(Scraped caption text data)
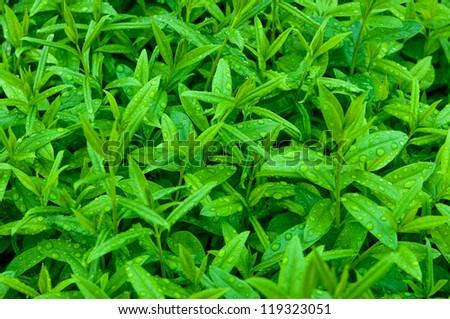 Plenty of wet leaves - stock photo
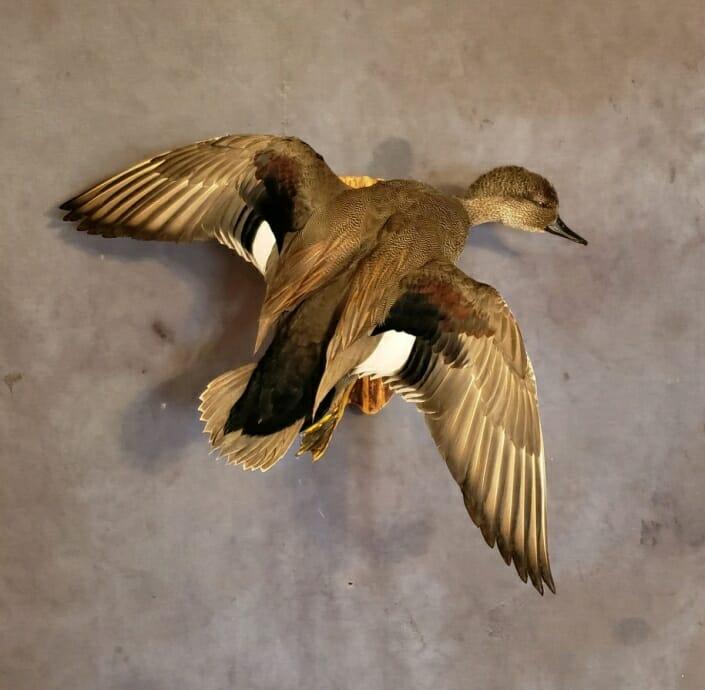 Flying Gadwall Drake Mount | Gadwall Duck Mounts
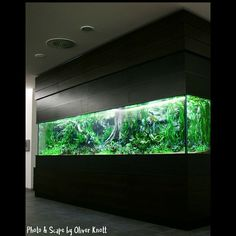 5 meter tank by Oliver Knott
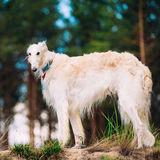 White Russian Dog, Borzoi, Hunting dog in Spring Stock Images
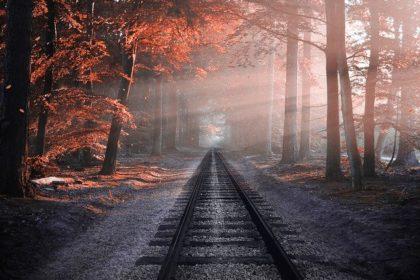 Nebel © Владимир Харитонов auf Pixabay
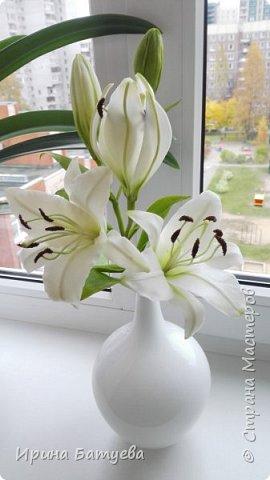 Это продолжение мастер-класса по белой лилии. В первой части мы сделали цветок лилии: http://stranamasterov.ru/node/1055126 . Здесь мы будем учиться делать листики, бутоны, а также собирать все это в ветку. фото 1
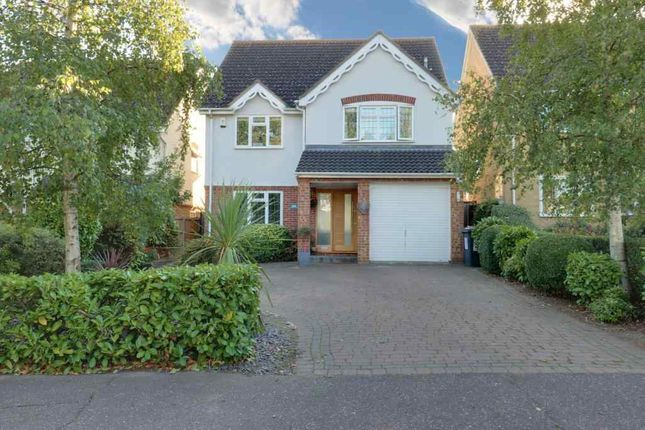 Thumbnail Detached house for sale in Rectory Avenue, Ashingdon, Rochford
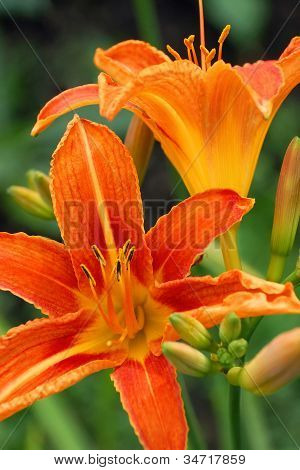 Closeup of Tiger Lily Flower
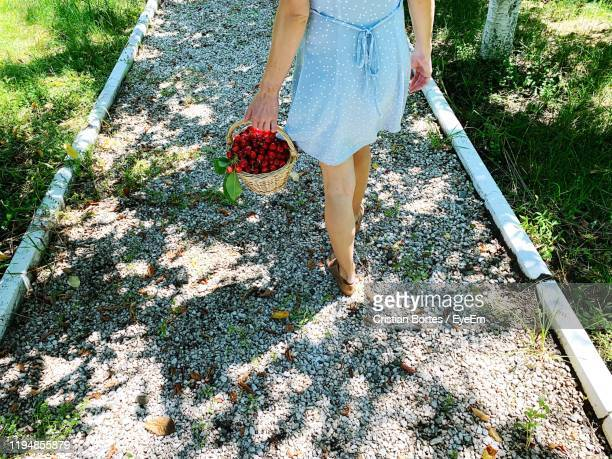 low section of woman with cherries in wicker basket walking on footpath - bortes stock pictures, royalty-free photos & images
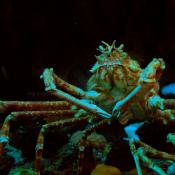 Georgia Aquarium Crab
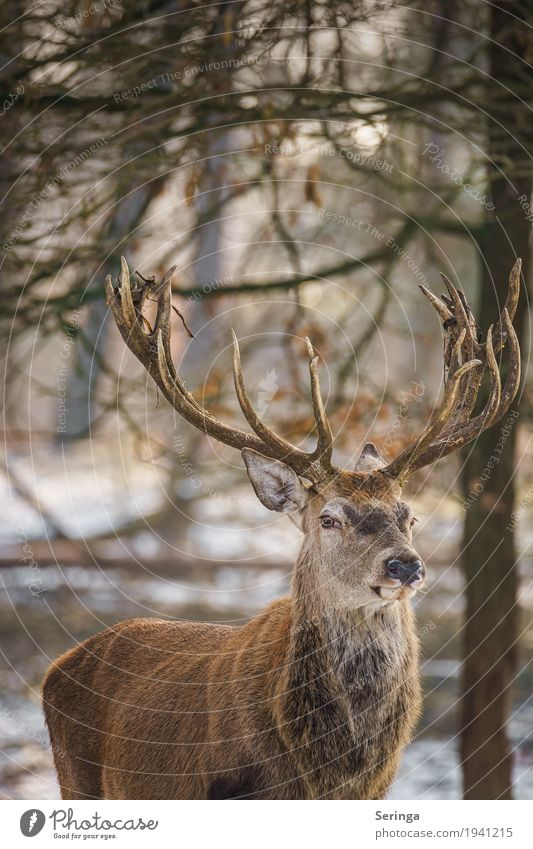 Skeptical view Nature Plant Animal Forest Wild animal Animal face Pelt Zoo 1 Movement To feed Feeding Deer Red deer Antlers Colour photo Multicoloured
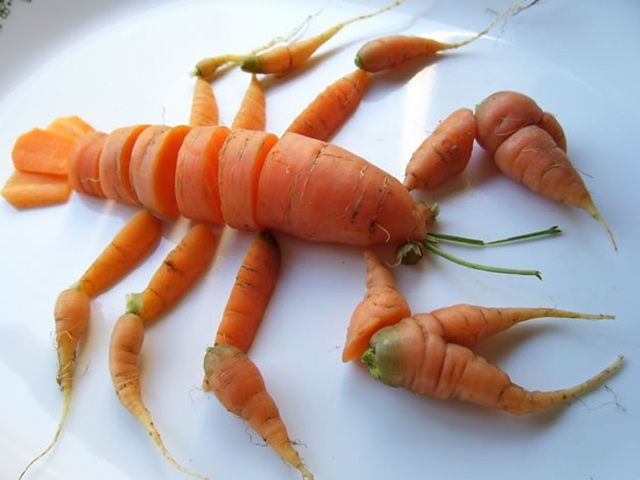 rock lobster? try carrot lobster!
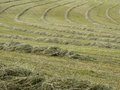 Hay raked into rows dry ready for collection Stock Photography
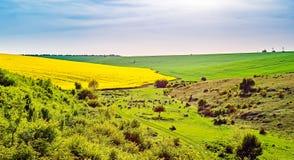 Frühlingsbild mit Rapssamenfeld Stockfotografie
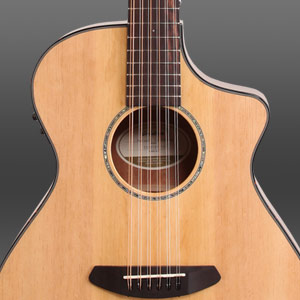 Breedlove Pursuit 12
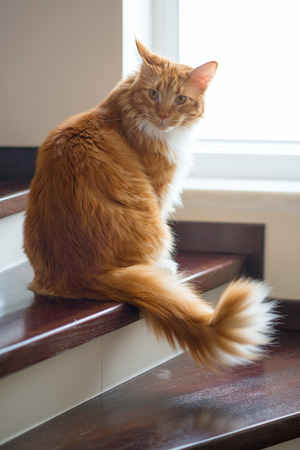 Red Cat of the Maine Coon breed sits on the stairs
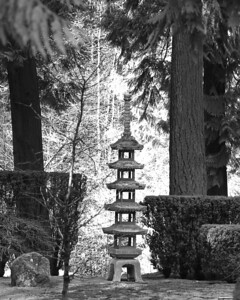 Portland Japanese Garden and home garden March 15, 2014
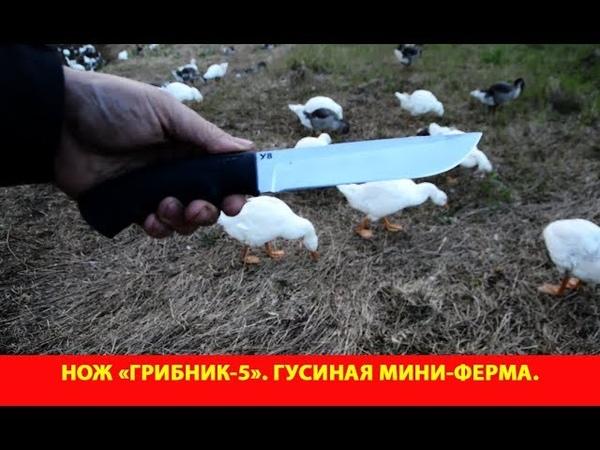 Обзор ножа Грибник-5. Гусиная мини-ферма.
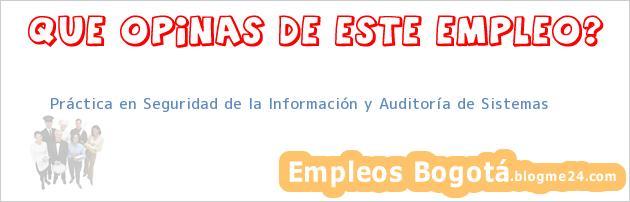 Práctica en Seguridad de la Información y Auditoría de Sistemas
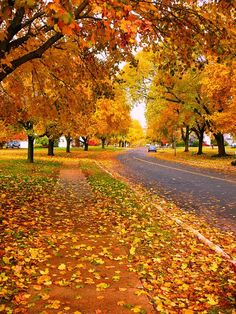 Autumn Road, great orange, yellows, reds, and green.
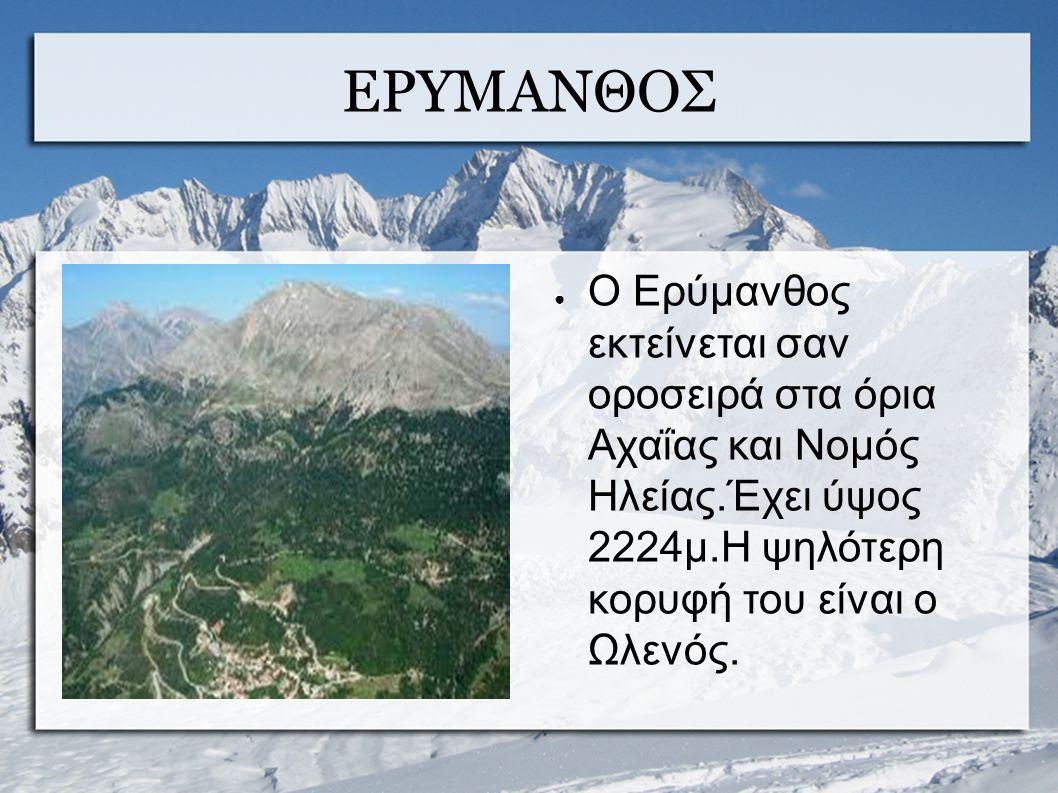 ΕΡΥΜΑΝΘΟΣ ● Ο Ερύμανθος εκτείνεται σαν οροσειρά στα όρια Αχαΐας και Νομός Ηλείας.Έχει ύψος 2224μ.Η ψηλότερη κορυφή του είναι ο Ωλενός.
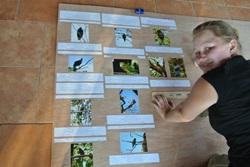 Costa Rica bird display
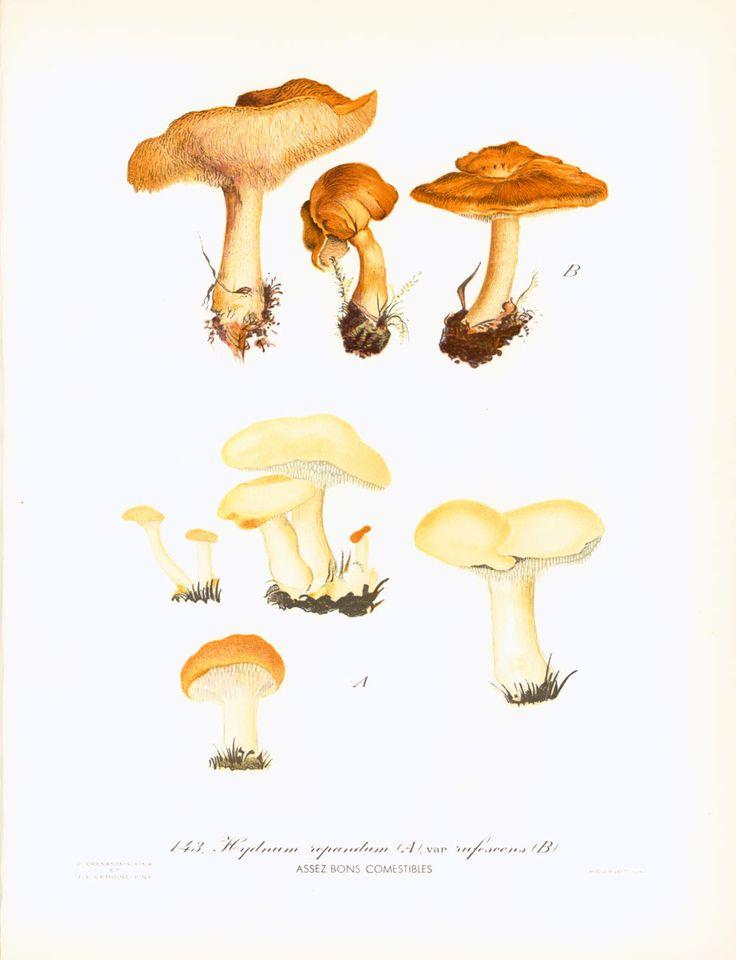 The 25 best dessin champignon ideas on pinterest champignon dessin step by step drawing and - Dessin mouton ...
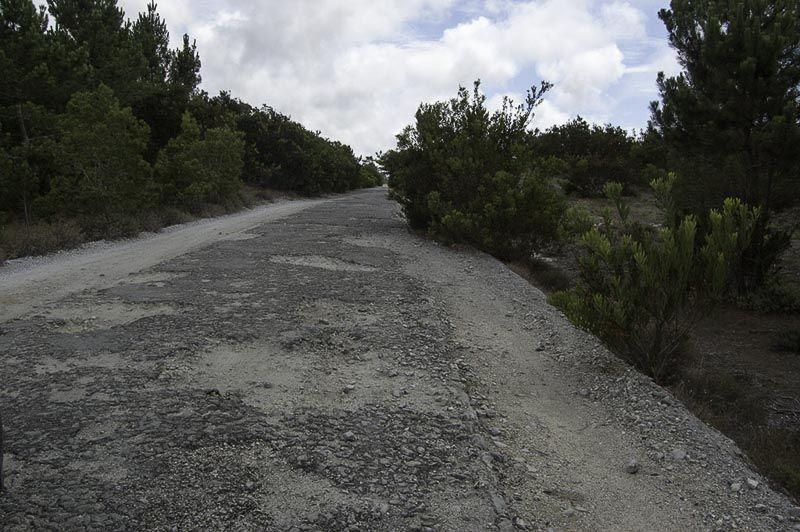 aveiro nazare carretera portugal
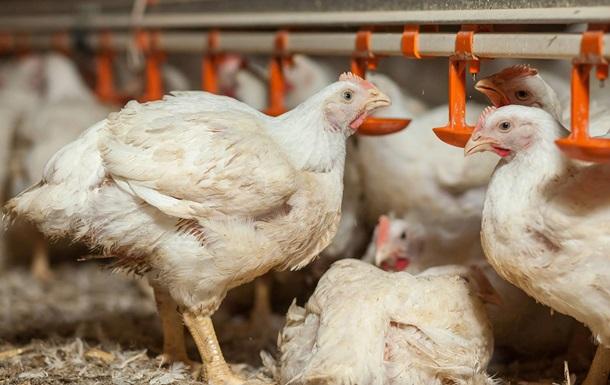 Нідерланди інвестують у «Володимир-Волинську птахофабрику»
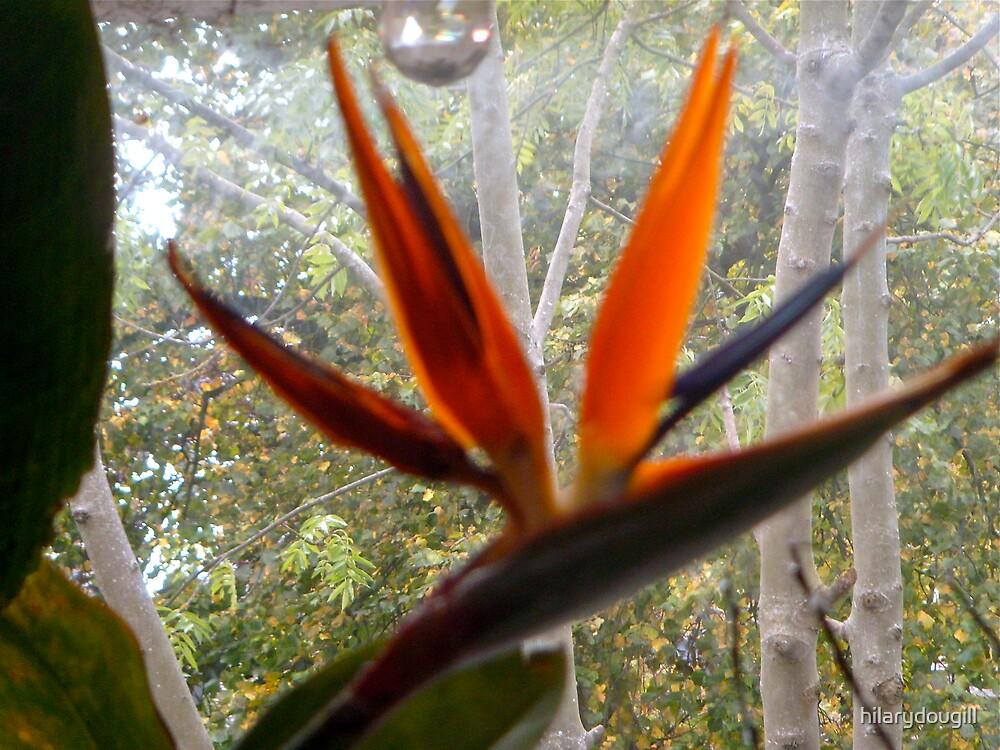 Bird of Paradise flower by hilarydougill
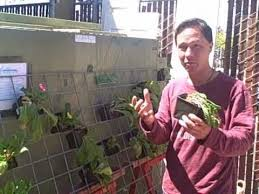 Small Picture Grow a Vertical Vegetable Garden in a Small Space with Hog Wire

TASK ->
Both the line above containing "Nebel © Владимир Харитонов auf Pixabay" and the line containing "Georgia Aquarium Crab" belong in the copy, along with every line between them; print these exactly and omit the pictures.

RESULT ->
 Nebel © Владимир Харитонов auf Pixabay
 Это продолжение мастер-класса по белой лилии. В первой части мы сделали цветок лилии: http://stranamasterov.ru/node/1055126 . Здесь мы будем учиться делать листики, бутоны, а также собирать все это в ветку. фото 1
 Thumbnail Detached house for sale in Rectory Avenue, Ashingdon, Rochford
 Closeup of Tiger Lily Flower
 low section of woman with cherries in wicker basket walking on footpath - bortes stock pictures, royalty-free photos & images
 Georgia Aquarium Crab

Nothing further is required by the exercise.